Unidentified Flying Objects
In 1952, Navy officer Delbert Newhouse was driving cross-country with his family, a trip that took them through northern Utah the morning of July 2.
Around 11 a.m., Newhouse's wife reportedly noticed odd figures in the sky a few miles outside Tremonton. Grabbing his movie camera, Newhouse ended up with some striking images of the unidentified flying objects - images that persuaded the U.S. Air Force, Navy and the Central Intelligence Agency to investigate.
The government eventually concluded the "Tremonton tapes" simply showed some seagulls in flight.

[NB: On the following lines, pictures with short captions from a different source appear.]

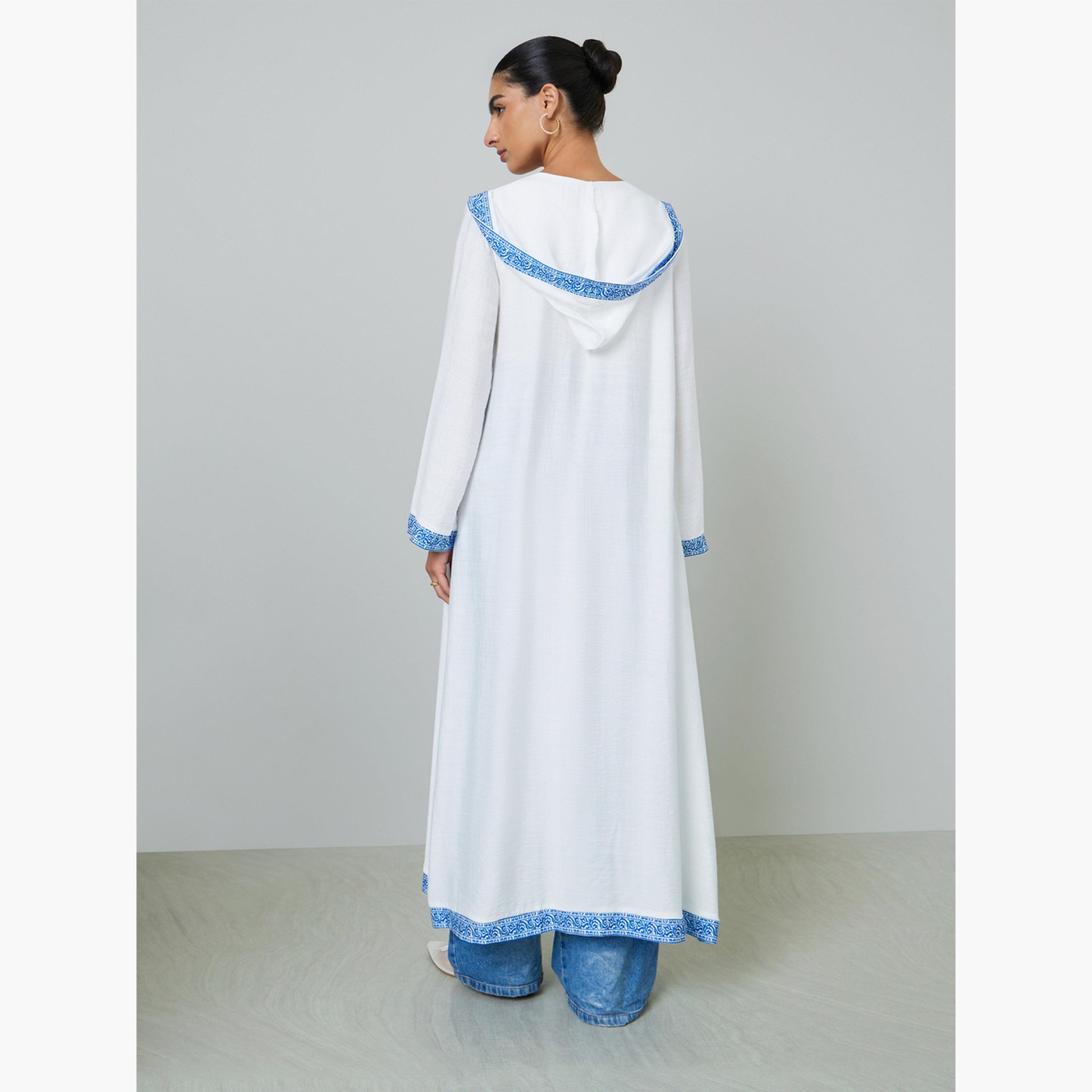 Styli White Printed Panel Hooded Abaya-women-arabicclothing-abayas-image-5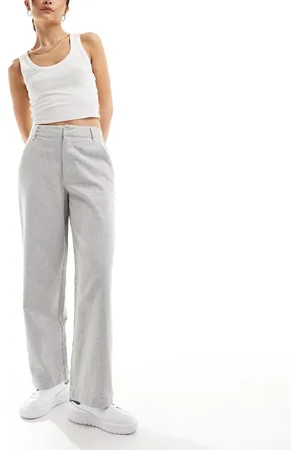 ASOS Structured barrel leg pants in gray stripe
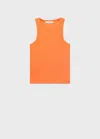 Mango Ribbed Halter Neck Top Pastel Orange
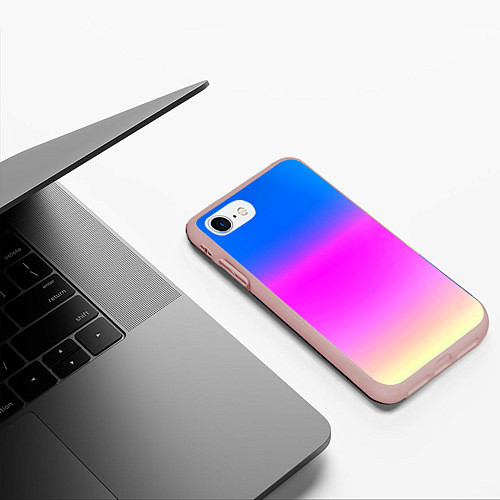 Чехол iPhone 7/8 матовый Неоновые краски космоса / 3D-Светло-розовый – фото 3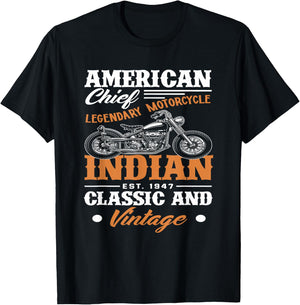 Vintage American Motorrad Indian Biker Lustiges Motorrad T-Shirt - T-Shirt | Black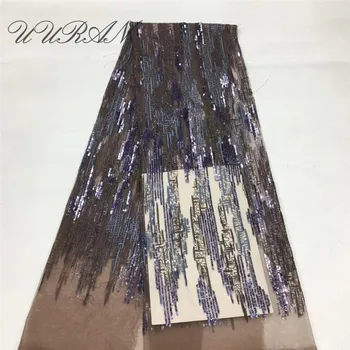 

Top grade african net lace fabric with sequins french tulle lace fabric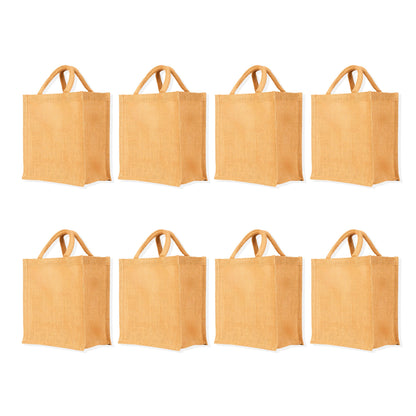 Jute Tote Bags with Tube Handles – Reusable Wholesale Blank Burlap Gift Bags for Shopping, Weddings & Beach Trips (Packs of 8)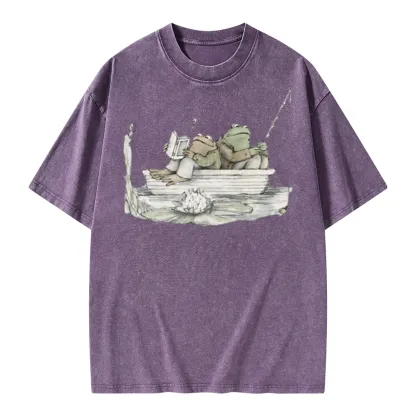 Pagewings Frog Reading Unisex Washed T-shirt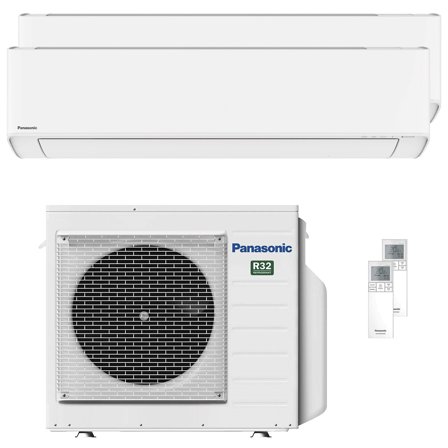 Condizionatore Panasonic Etherea dual split 9000+15000 BTU inverter A++ wifi unità esterna 5.2 kW Bianco Opaco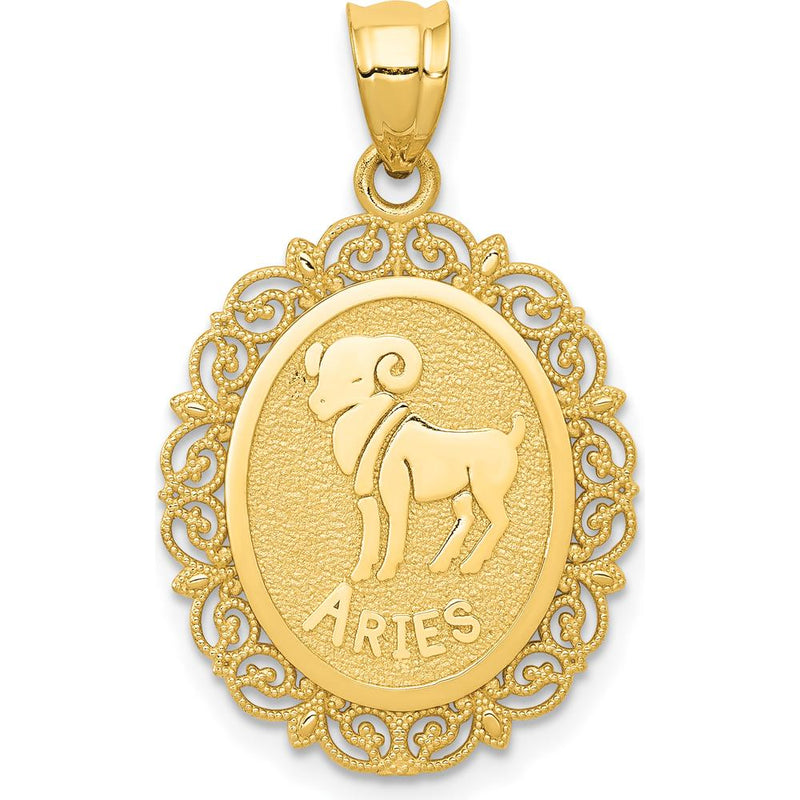14K Yellow Gold Solid Satin Polished Aries Zodiac Oval Pendant with Textured Detail and Satin Back by Oro Pregiato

The Tremonton episode is one story in a long line of alleged extraterrestrial activity in Utah. It's one reason independent UFO researcher and lecturer Robert Hastings will make his fourth trip to the state Wednesday for a lecture at the University of Utah.
Of the Tremonton tapes, Hastings said: "If one looks, using modern, computer-based visual-enhancement technologies, those seagulls essentially were saucer-shaped. They were round, oval-shaped or disc-shaped, so clearly they weren't seagulls.
"That's one example of countless ones where the PR guys at the Pentagon have tried to explain away UFOs."
UFOs, extraterrestrials and all manner of unexplained phenomena are always the subject of uneasy debate between believers and nonbelievers, government agents and private citizens. And UFOs are fodder for pop-culture fantasies, whether through sci-fi flicks of the 1950s or "The X-Files," a TV show in the '90s that rekindled talk that "The Truth Is Out There."